My name is Ida Applebroog. The work we're talking about is a Chronic Hollow.
With all of my paintings and the structure, I use them as predellas. They're almost like altarpieces. When you go into a church and you see different images and they're in different layers. I just have connecting images but they're not actual connections in a way that one reads a story from the beginning to the end.
At the top of the painting, you see the image of the woman sitting there with a gun. Why is she sitting there with a gun? Is she protecting herself? Is she going to shoot somebody?
Narrator: Then, below this woman with a gun, Applebroog has painted an image of a chair.
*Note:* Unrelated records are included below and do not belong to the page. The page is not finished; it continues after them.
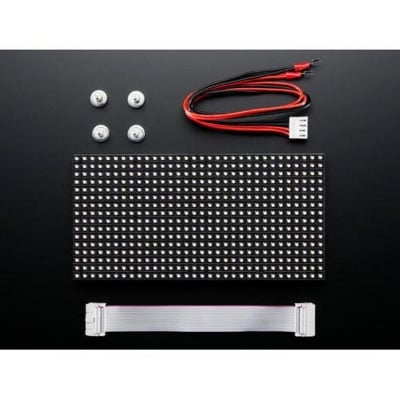 Picture of P10 Red LED Single Color SMD LED Signboard Panel 32*16 Pixel 320*160mm for Single color LED display Scrolling message led sign 16 x 32 P10 RED SMD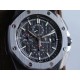 Audemars Piguet-Royal Oak Offshore 26402CE 44mm Cer/RU Black Dial JF A7750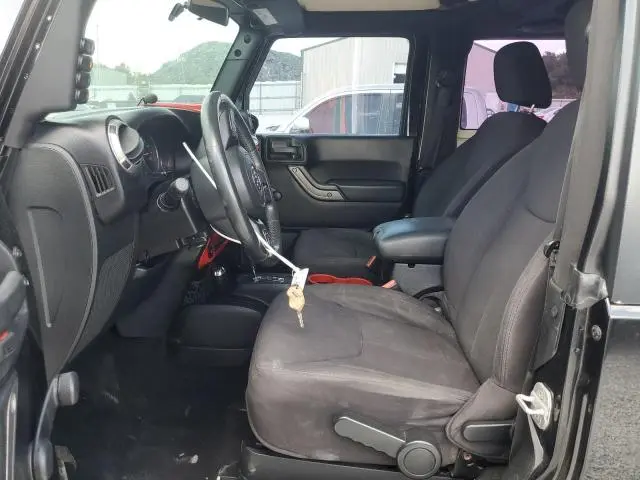 2013 JEEP WRANGLER SPORT  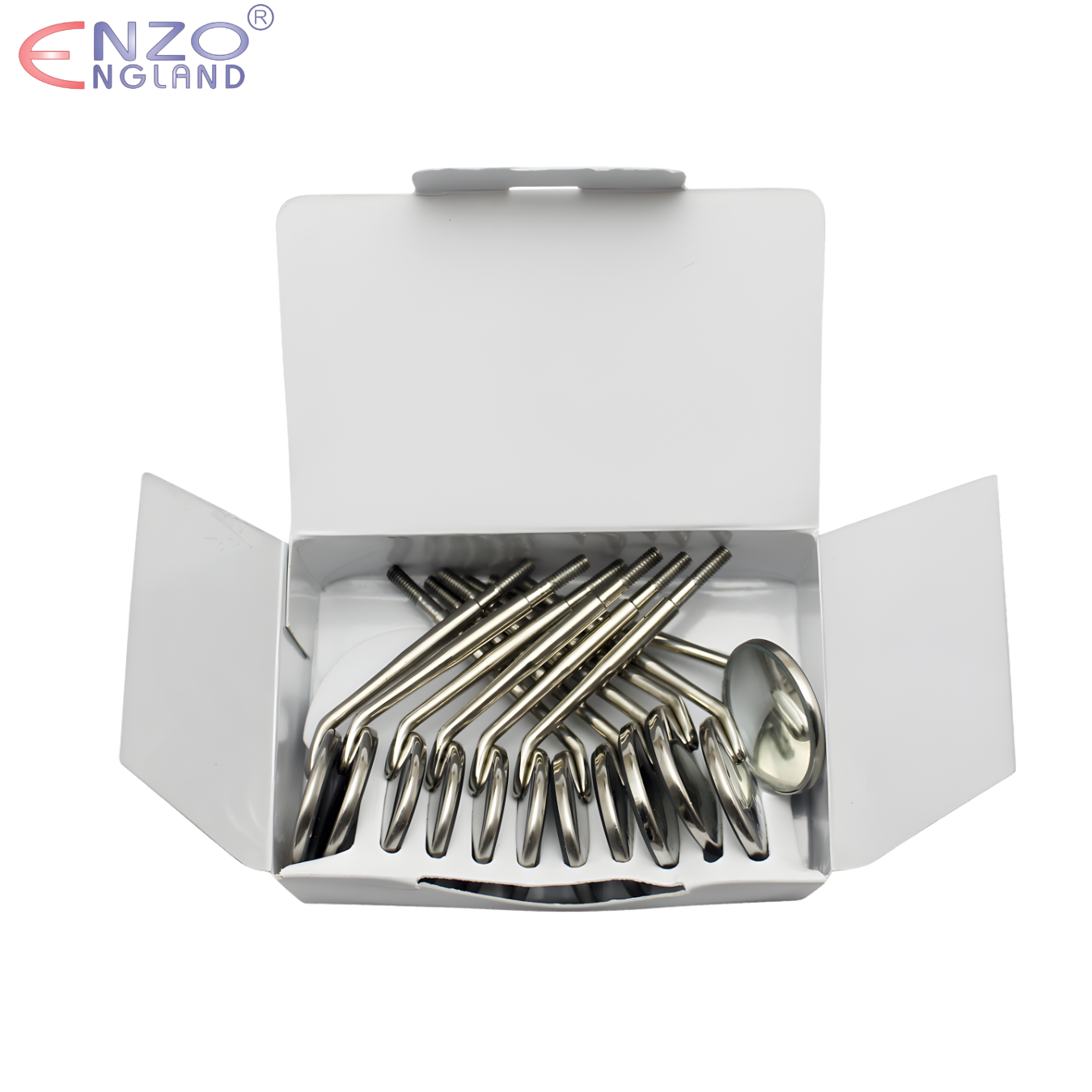 #3 Mouth Mirror Cone Socket 12/pk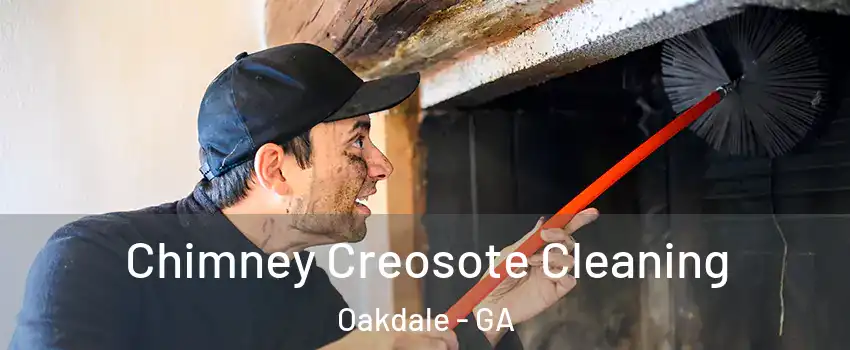 Chimney Creosote Cleaning Oakdale - GA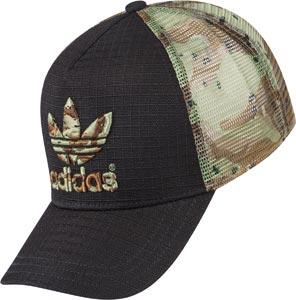 Foto Adidas Trucker gorra negro marrón OSFW=S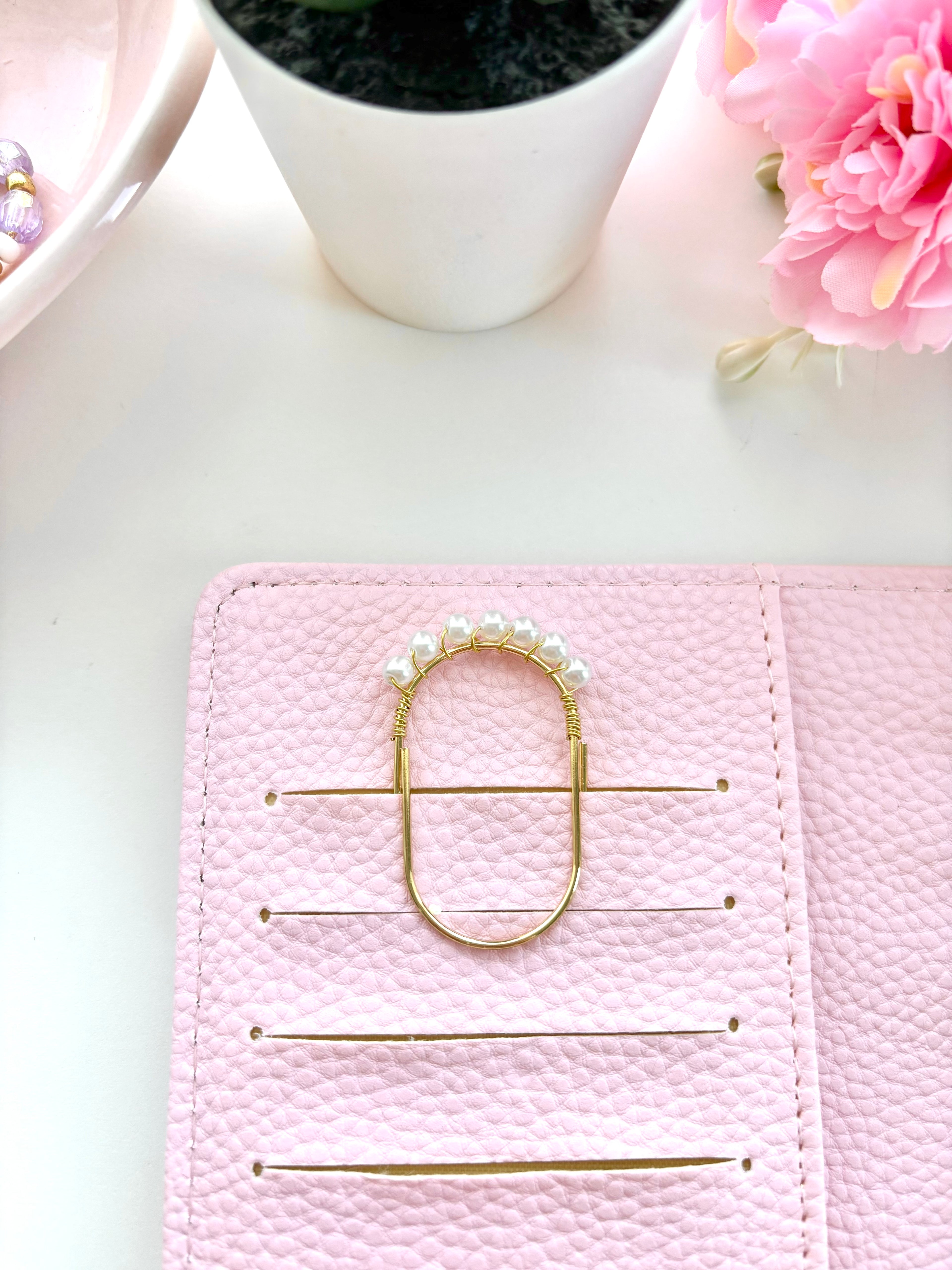 Beaded Paperclips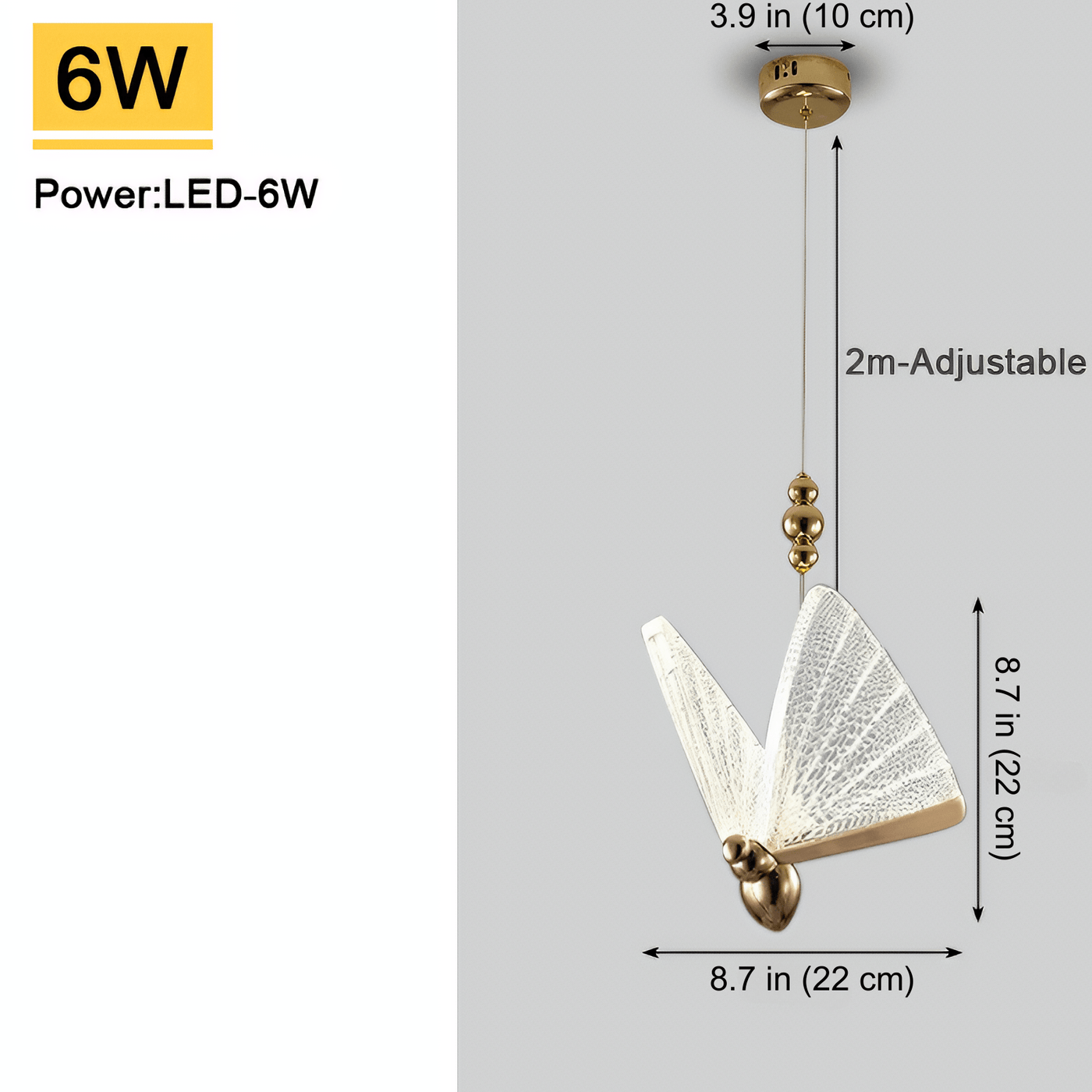 SCHMETTERLING PENDANT CHANDELIER | DECKENBELEUCHTUNG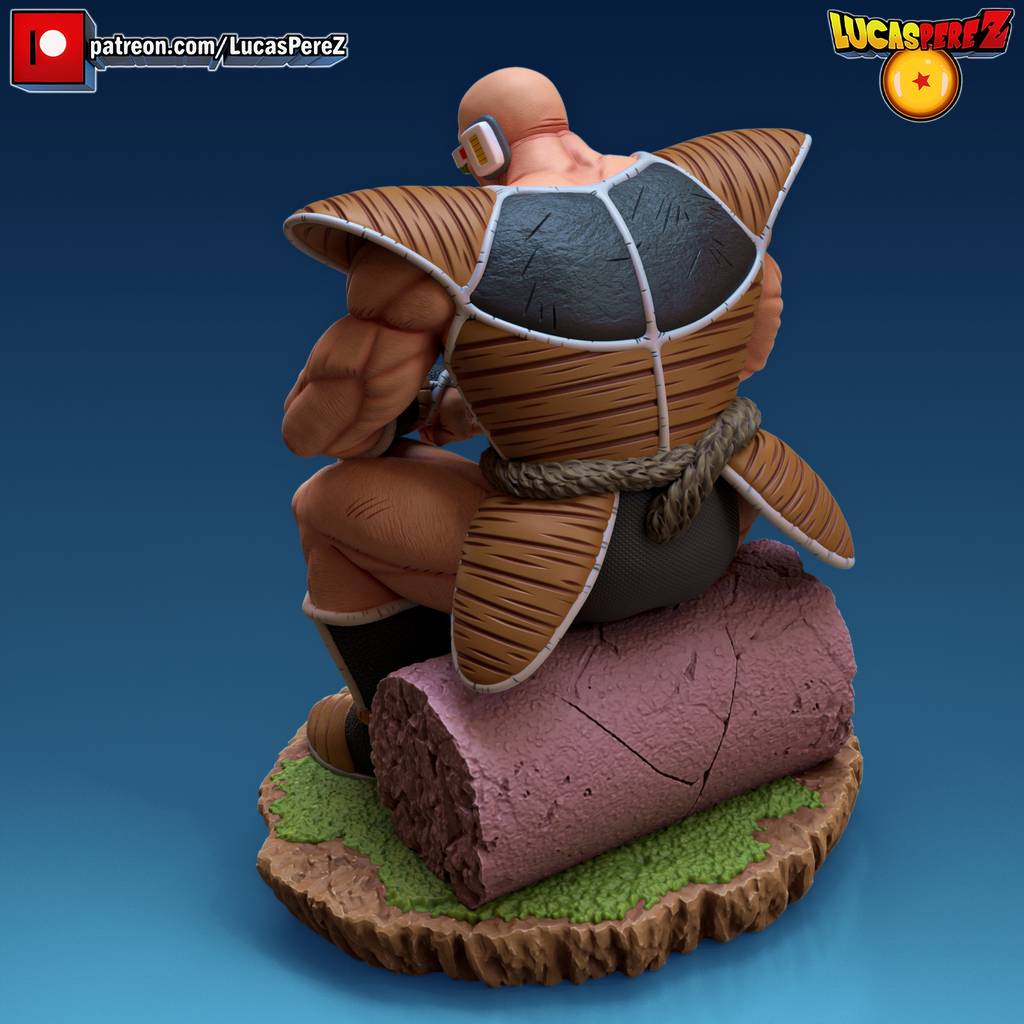 图片[3]-Lucas Perez 龙珠 那巴-P站图纸收藏馆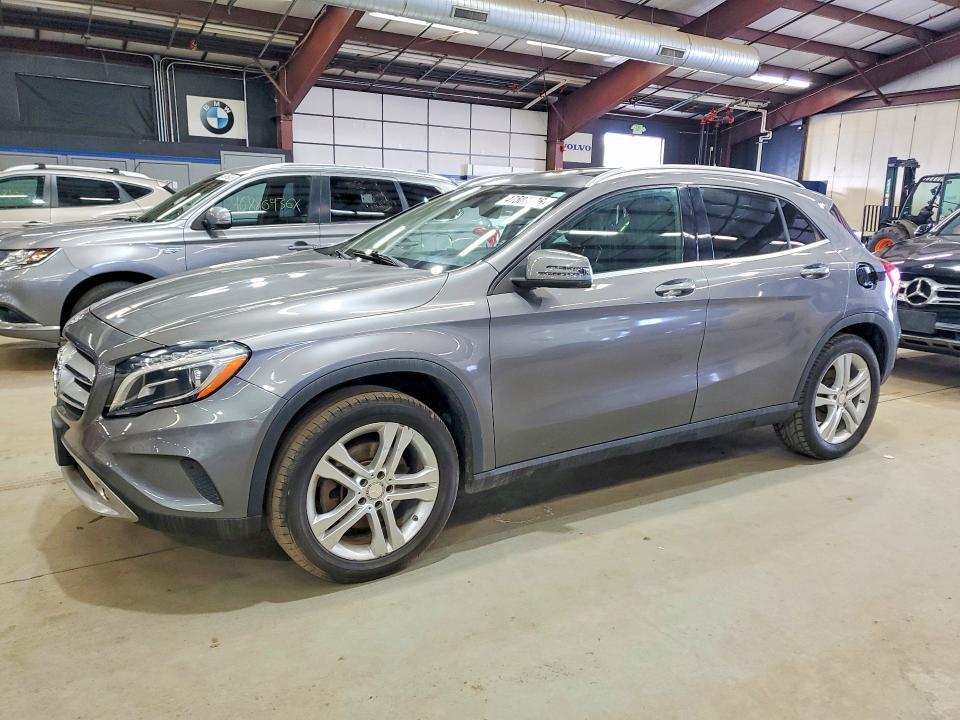2015 Mercedes-Benz Gla 250 4matic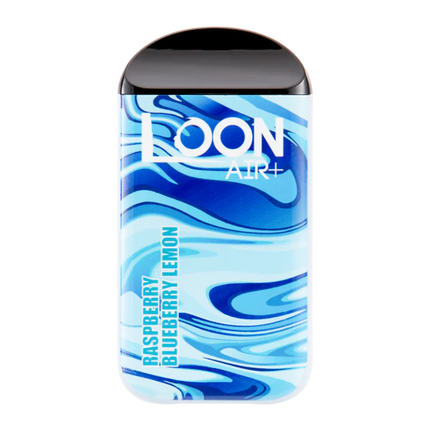 LOON AIR+ 4K RASP BLU LEMN 10PK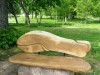 Masive oak handmade furniture and garden elements 2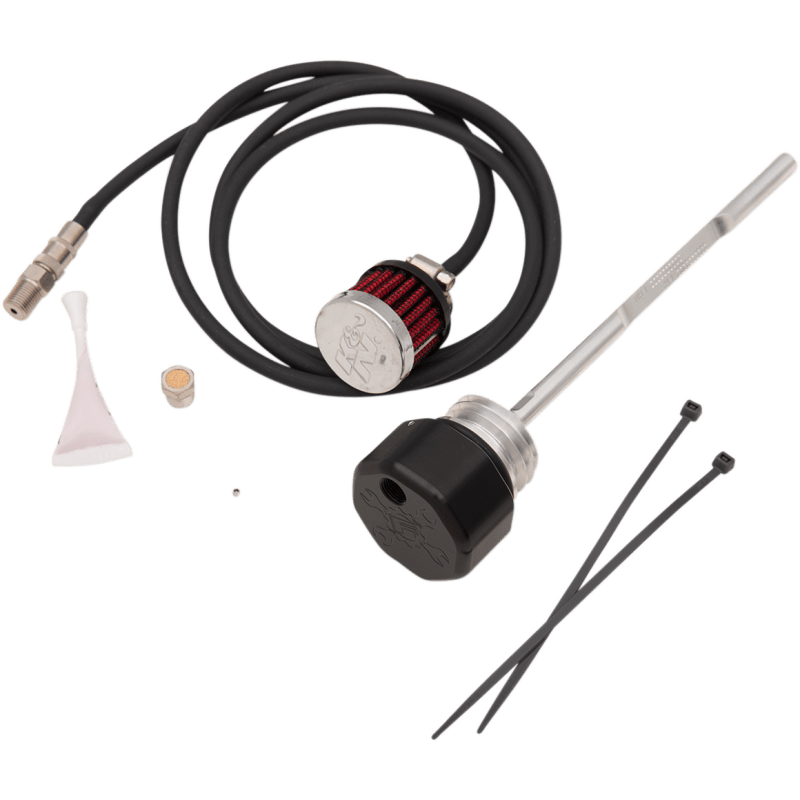 FEULING OIL PUMP CORP. DIPSTICK VENTED BLK17+FLH (3088) - DRIVEN Canada's Powersports 3088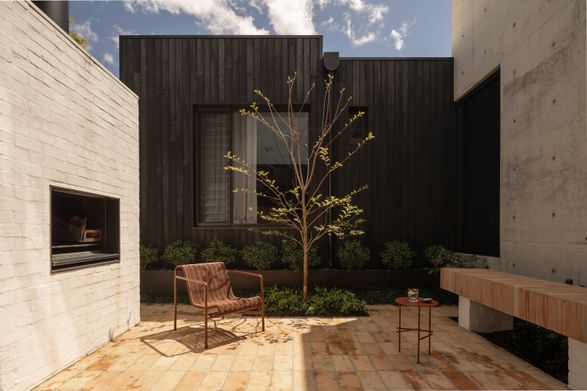 Shou Sugi Ban House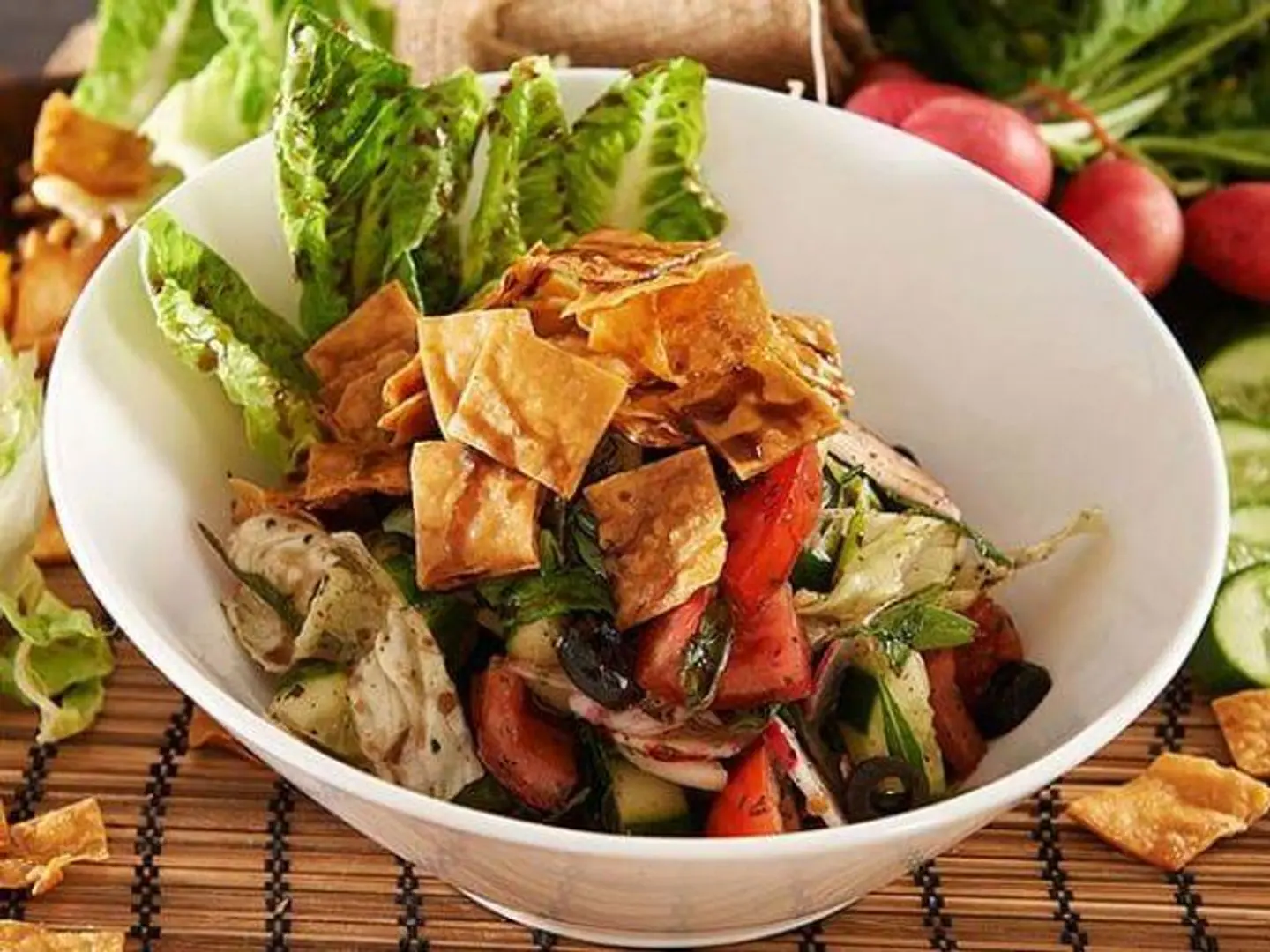 Fattoush Salad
Ida Applebroog: I took a designer chair for two and surrounded it by sandbags. It relates to the execution of the Rosenbergs. Ethel and Julius Rosenberg were convicted of spying and they were sentenced to the electric chair for treason. I'
At the very bottom, the panel with the two children holding the American flag. And you can take that from your own memory—the viewer's memory—as to what an American flag means to them.
And at the far right, the falling bodies.They might be acrobats.They might be falling off; you know, it might be what happened at 9/11.
I have been asked very many times, why is your work always so involved with violence? And [laughs] my answer is always, "It's not me that's involved with violence. It's the world that's involved with violence."